Essentially, all of our words have been used against us and are therefore slurs.
And since there is no way of knowing how many people have which personally history with which specific words, it would be safer to abandon them all.
Problem solved, right? Obviously not.
The problem is people, not the words.
Even if we were to create a whole new LGBT dictionary, those words would inevitably relate to some people just as the old ones did. They would all have the potential to be used as a slur because people are still ignorant and prejudiced.
Insisting that “queer” still counts as a slur, despite it being used to self-identify in the community perhaps even earlier than the word “gay,” is just a way of telling assholes that their definition matters more than ours does. It allows them to take some aspect of our identity away, which is exactly what they want.
If we want to prevent the emotional abuse associated with our identities, the solution isn’t continually making more words that mean the same thing. The solution is continuing the fight for equality, positive representation, normalization, etc.

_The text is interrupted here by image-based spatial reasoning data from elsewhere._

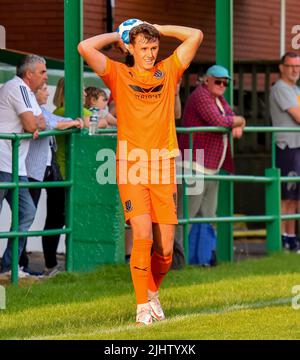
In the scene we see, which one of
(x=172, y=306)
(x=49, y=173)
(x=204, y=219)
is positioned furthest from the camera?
(x=204, y=219)

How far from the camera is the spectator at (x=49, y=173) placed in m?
13.0

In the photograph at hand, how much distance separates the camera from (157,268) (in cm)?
995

I’m not going to deny that a word is applicable to me if it is. I am a brunette. That is a fact. But even if I am continually harassed over that fact, it is no less of a fact. Calling myself “brown-haired” won’t make any difference in the long run, because in the end, those harassing me are doing so because of who/what I am, not merely because of what I call myself. So if people were to shout abuses at me regarding my hair color, I’d wonder what the hell was wrong with them.

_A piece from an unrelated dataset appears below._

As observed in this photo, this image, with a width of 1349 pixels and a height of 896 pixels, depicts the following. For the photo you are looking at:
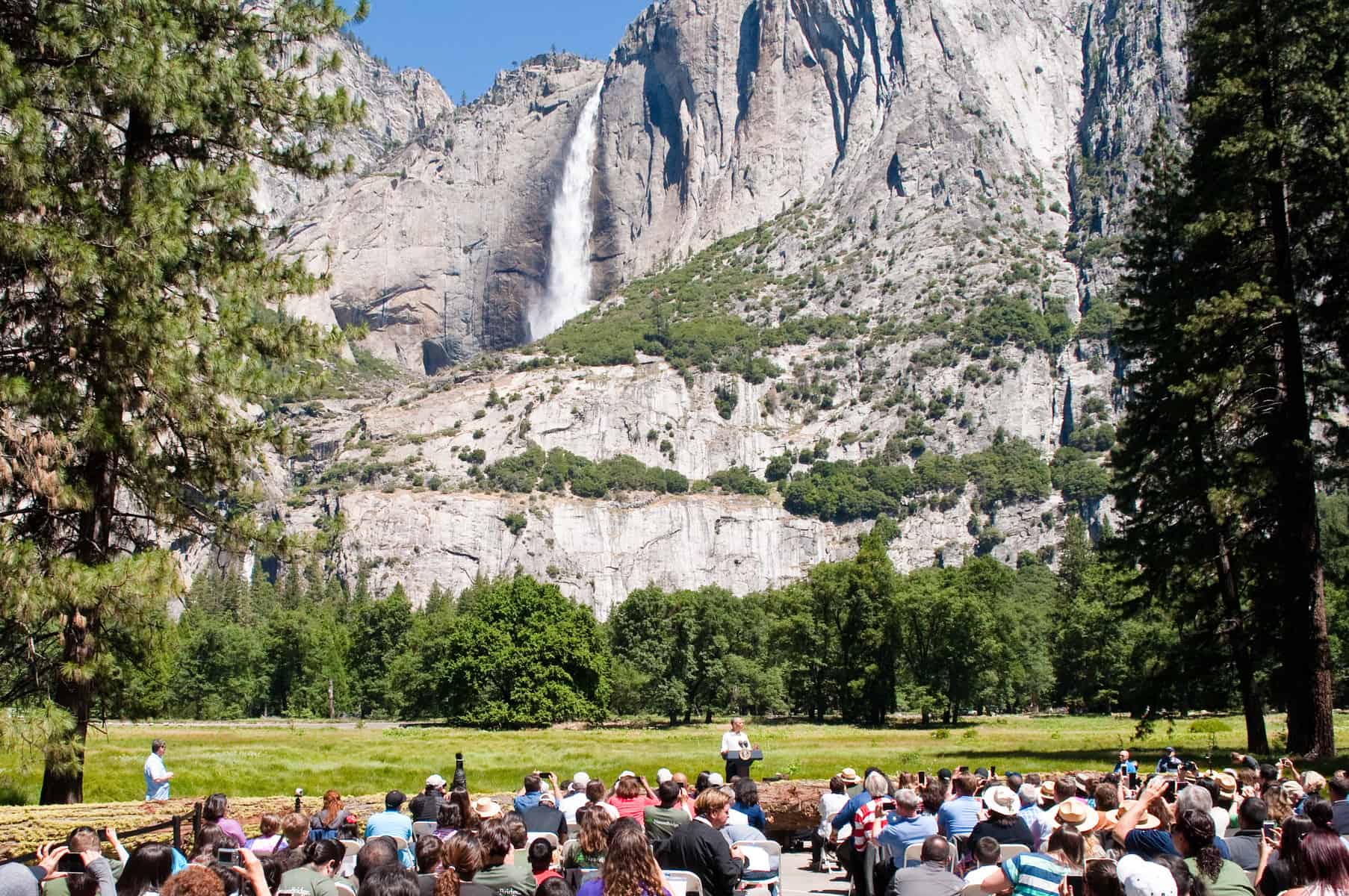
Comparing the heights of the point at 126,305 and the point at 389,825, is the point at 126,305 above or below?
above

The same goes for being queer. And, incidentally, hating someone for their gender or sexuality is just as asinine as hating someone for their hair color.
Even if a word is used regularly by the majority of the LGBT community, if someone specifically asks you not to address them or refer to them with a certain term, it is best to respect that request regardless of how odd it might seem. This is in individual circumstances, rather than references to oneself or the community as a whole.
It is also important to note that what is and isn’t a slur varies from community to community, and from culture to culture. For example, the consensus on terms like “faggot*” and “tranny” is that they are not yet reclaimed and not typically used to self-identify. In some cases, reclaiming a certain slur may not be uncommon, but it is still seen as generally inappropriate to refer to a whole category of people with it. Terms offensive in the United States may not be offensive in some Eastern nations. It all depends, but all in all, you should probably refrain from dictating how someone refers to themself or their community (should it usually be seen as an acceptable way of doing so).